Black women promote event in Rio against racism
By Isabela Vieira
Objective of act is to show racism the disadvantages of racism and sexism in the everyday
On March 5th, black women promoted in the Central do Brasil, activities against racism and sexism. With the participation of activists from several municipalities, the movement draws the attention of passers-by of the location to the disadvantages of racism and sexism in everyday life.
The aim of the movement is to provoke a reflection on racial prejudice and promote the Marcha das Mulheres Negras 2015 (2015 Black Women’s March), a walk scheduled for November 18 in Brasília.
In the event, women organized music concerts, theatrical performances and a turban workshop.

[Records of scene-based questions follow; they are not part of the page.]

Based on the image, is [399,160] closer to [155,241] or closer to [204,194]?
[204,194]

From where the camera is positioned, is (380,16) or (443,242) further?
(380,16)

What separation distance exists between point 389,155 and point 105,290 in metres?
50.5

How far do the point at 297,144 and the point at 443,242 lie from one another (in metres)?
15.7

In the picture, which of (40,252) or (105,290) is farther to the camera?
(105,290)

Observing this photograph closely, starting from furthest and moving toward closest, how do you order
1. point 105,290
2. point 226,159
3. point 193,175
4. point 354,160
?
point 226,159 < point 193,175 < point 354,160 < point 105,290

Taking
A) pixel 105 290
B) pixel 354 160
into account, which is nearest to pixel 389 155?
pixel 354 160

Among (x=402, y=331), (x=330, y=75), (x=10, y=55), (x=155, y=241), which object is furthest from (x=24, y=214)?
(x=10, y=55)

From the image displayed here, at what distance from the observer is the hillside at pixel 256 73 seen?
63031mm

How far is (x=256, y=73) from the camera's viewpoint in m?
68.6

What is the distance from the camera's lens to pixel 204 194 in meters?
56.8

Professor and writer Ana Gomes, the Fórum de Mulheres Negras do Rio de Janeiro (Black Women’s Forum of Rio de Janeiro), who will participate in the march in Brasília, said that violence against blacks causes death and psychological suffering. “There is an absurd number of young black men being killed and [as a consequence] there are thousands of affected black women because they have children or companions being killed.”
According to one of the march organizers in Rio, Clátia Regina Vieira, one must question situations that deny access of blacks to education, culture and health. “Racism is painful,” said Clátia, to emphasize that this practice “deeply marks women’s lives [generating] vulnerability.” For her, only appropriate public policies can provide access to the education system, culture and other benefits that should be guaranteed by the state.
One of the march coordinators in São Gonçalo and Niterói, journalist Sandra Martins defended the need for society to address violence in the symbolic field, which affects the image that society has of black women. “Cultural production and the media still treats black women stereotypically, with exaggerated features, as if they were a thing or sexual object,” she criticized.
She added: “We have difficulty in showing black woman as a normal woman who works, that takes care of her family, studies, goes to the movies, gets sick and not a being a subordinate.”